YTS IMDB LINK - Githubissues

makkoncept / yts.am_scraper_

Python script to scrape Yify movies torrents info. Also see https://github.com/makkoncept/yts_torrents

14 stars 8 forks source link

YTS IMDB LINK #1

Open melbasuonyy opened 6 years ago

melbasuonyy commented 6 years ago

Hi It's a great tool and helped a lot but if you can add IMDB URL so it will be easy to compare the data if you have huge library

Thanks

makkoncept commented 6 years ago

hey @melbasuonyy , thank you for appreciating the project. Can you elaborate more on the feature. You want the imdb link to be one of the data scraped and added to the csv?

melbasuonyy commented 6 years ago

exactly, it will be easy to track the movies as IMDB has it's unique number for each movie tt*****

makkoncept commented 6 years ago

@melbasuonyy i have added the feature, you can run the script and have a look.

melbasuonyy commented 6 years ago

I tried the link but it not fetching links for movies which include letters like ( & , : ) if you can fix it it will be great

makkoncept commented 6 years ago

@melbasuonyy It is working on my machine ! Some columns are left blank as there is no link on the site in the first place.

test_run

TroubleShooting

Have you cloned the updated version of the script?
Maybe the site is blocked at your place, I use a proxy to get around this.
You can test run the script at few pages initially, In the above example i have ran it on on the first page only. You can do this by changing the range in for page in range(1, 357): in the code.
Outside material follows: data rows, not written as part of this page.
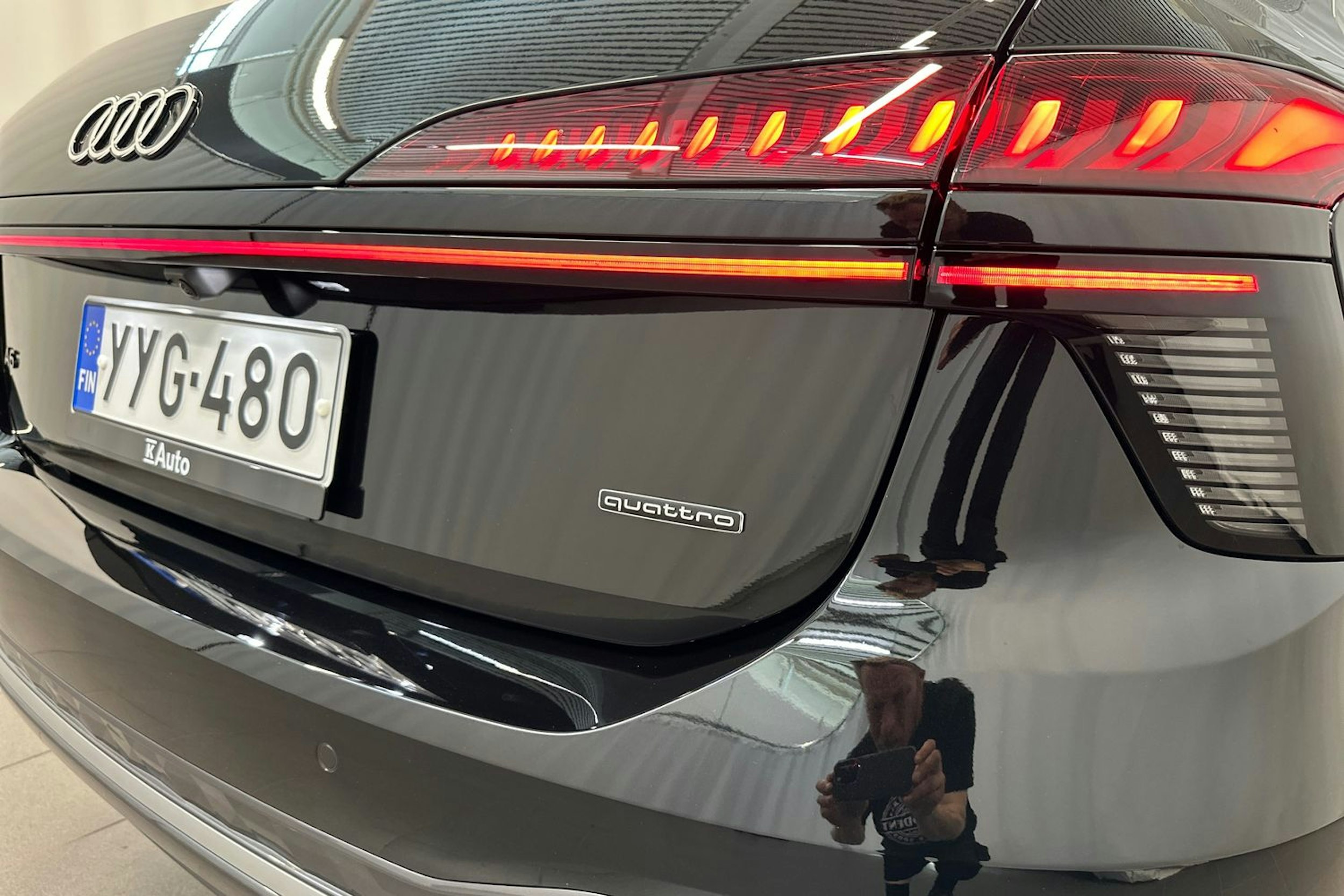 musta Audi A6 2026 kuva 33.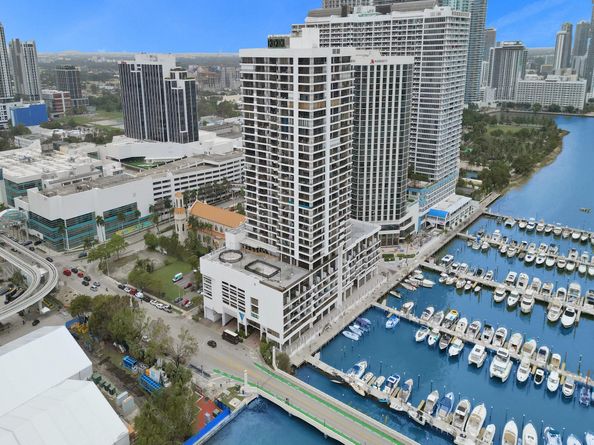 555 NE 15th St T4(704), Miami FL 33132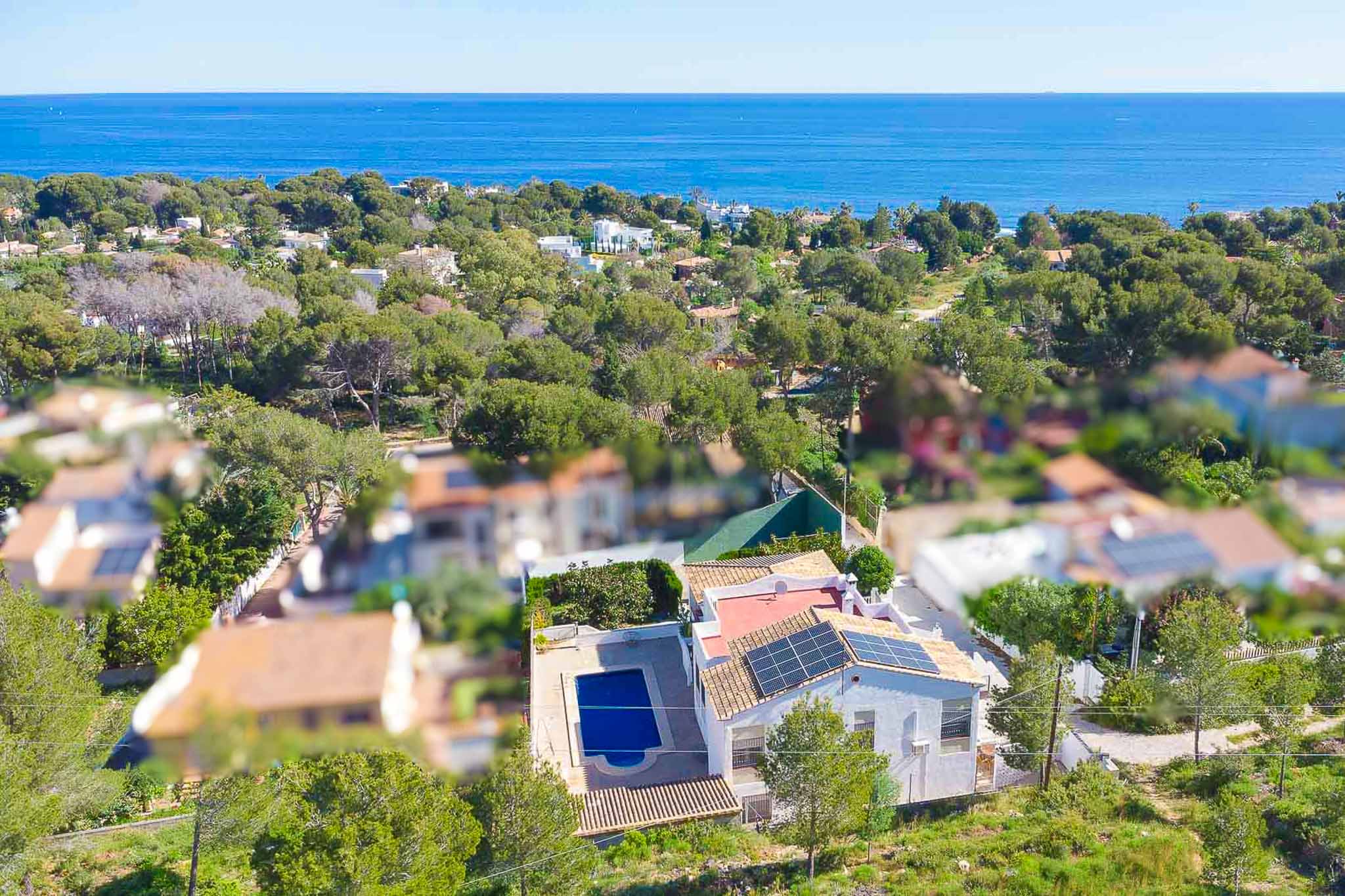 8176DEN Villa met gedeeltelijk zeezicht te koop in las Rotas, Denia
If the problem is still not solved, let me know.

melbasuonyy commented 6 years ago

yes it's same on my machine as well the links are grabbed for the same movies as well i think movies with special characters are showing as blank (check raw 3 / 15 / 21) but it's manageable thanks for your work

I have one more suggestion you can look into it if it will help you can also include the download links for the torrents on the file with each movie it will be easy for people who wants to download batch files one time

makkoncept commented 6 years ago

Yeah , there are many edge cases and i think searching and writing the condition for all of them would make the code messy. Also after a month I came to know that yts has an API :p .

I previously taught about it but as you can see the links are not uniform on the site. I think adding only 720p and 1080p rows(as 3D is not available for majority of films) would be good and if any torrent is not available, leave the cell blank.

makkoncept commented 6 years ago

@melbasuonyy , I have made some enhancement to the script and it can now handle special characters in the movie name. I have not come across an exception but it can exist if the movie has a very bizarre name. Let me know if you found one.

final

comparing this with the above output, movie names with special characters are also scraped here.

melbasuonyy commented 6 years ago

I have done the full site and only 95 movies are not scraped which is great so overall it scraped all the links expect 2 %

Thanks alot

makkoncept commented 6 years ago

@melbasuonyy You can scrape the whole website by updating the range in for page in range(1, 357): to for page in range(1,383): in the script as now new torrents are added and the total number of pages are 382 .

page

Welcome :)